For Bell it is obvious that art must have a common essence - something that makes all works of art art. If not, then when we talk about art, we simply gibber, he declares. The defining quality of art is Significant Form i.e. patterns of lines, shapes and colour (and he allows some depth) that give rise to a distinctive emotion felt only in the presence of art, namely the Aesthetic Emotion.
The beauty of a butterfly's wing is different from the beauty in art, he tells us (Sebastian, a character in Evelyn Waugh's Brideshead Revisited disagreed absolutely with this - how do we say who is right?). To appreciate art we need bring nothing of life - art is a separate realm that has the power to move the sensitive viewer. Most controversially, he maintains that what is represented in representational art has no bearing on it as art. Art is timeless - the same qualities in ancient art move us today. Past artists move us for the same reason that present day ones do. We don't need to know art history to appreciate art as art. The main instruments needed are good eyes and sensitivity. Objects all around us stand charged with this power to affect us.
His is a theory that approaches art very much from the stance of the spectator (in contrast with R.G. Collingwood's creator-centred approach which we will be studying next week - Collingwood turns the viewer into a kind of creator).

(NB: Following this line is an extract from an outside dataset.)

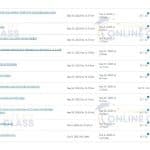 Hire Someone To Take My Online Biology Exam For Me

Bell's theory is unashamedly subjective in that it begins with personal experience of the Aesthetic Emotion. That is the way we can tell that a work is a work of art. There is no criterion apart from this for discerning between mere form (everything has this in some sense) and Significant Form. In the section of his book called the Metaphysical Hypothesis Bell suggests that the reason Significant Form has such power to move us is that it gives us a glimpse of how the world really is, the world behind the veil of appearances (a view that mirrors Schopenahauer's account of music) - a stark contrast with Tolstoy's claim that art is a special kind of human communication.

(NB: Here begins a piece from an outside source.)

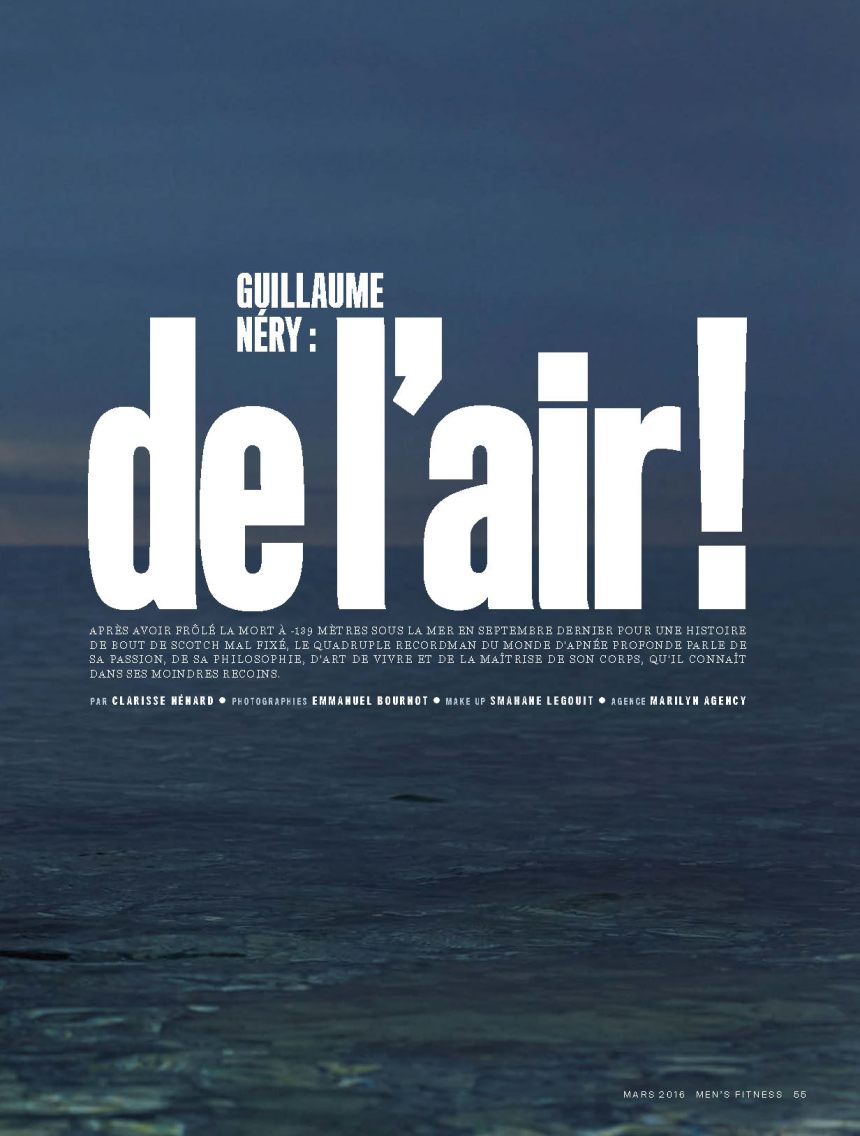 MF001_V2 GUILLAUME NÉRY_Page_1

As a theory of what art is, Bell's is open to numerous objections (I outline some of these in the first chapter of my book The Art Question ). For instance, defining art in terms of Significant Form and Significant Form in terms of the Aesthetic Emotion is highly uninformative - it is a viciously circular defnition because we have no independent criteria for identifying either of these things.
More directly, for most of us, the fact that Rembrandt's self-portraits are depictions of the artist is a relevant factor when assessing these as art (on Bell's account, what is represented is not relevant) - true, formal properties are relevant too, but it is going too far to discount representation altogether.
Similarly we might not even understand what an artist was trying to do if we know nothing of the history of the period and, in many cases, of the artist's other work, and expressed intentions. This does not mean that the artist's expressed views fully determine what a work of art means.
D.H. Lawrence (himself a painter as well as a writer) was scathing about the formalists' quasi-religious attitude towards Significant Form: He lampooned it in an essay about painting: 'I am Significant Form and my unutterable name is Reality. Lo, I am Form and I am Pure, behold I am Pure Form. I am the revelation of Spiritual Life, moving behind the veil. I come forth and make myself known, and I am Pure Form, behold I am Significant Form....Lift up your eyes to Significant Form, and be saved.'
In the gallery we looked at works by Rodchenko and Popova in the current Tate Modern exhibition. Whilst approaching these paintings and sculptures as potentially Significant Form was easy, because they are mostly non-representational, ignoring the circumstances of their production seemed a little perverse, particularly when, as the captions in the exhibition indicate, these artists working in the period immediately after the Bolshevik revolution, felt liberated to create new forms of art, and at the same time were no doubt limited in materials and scale by their straightened circumstances.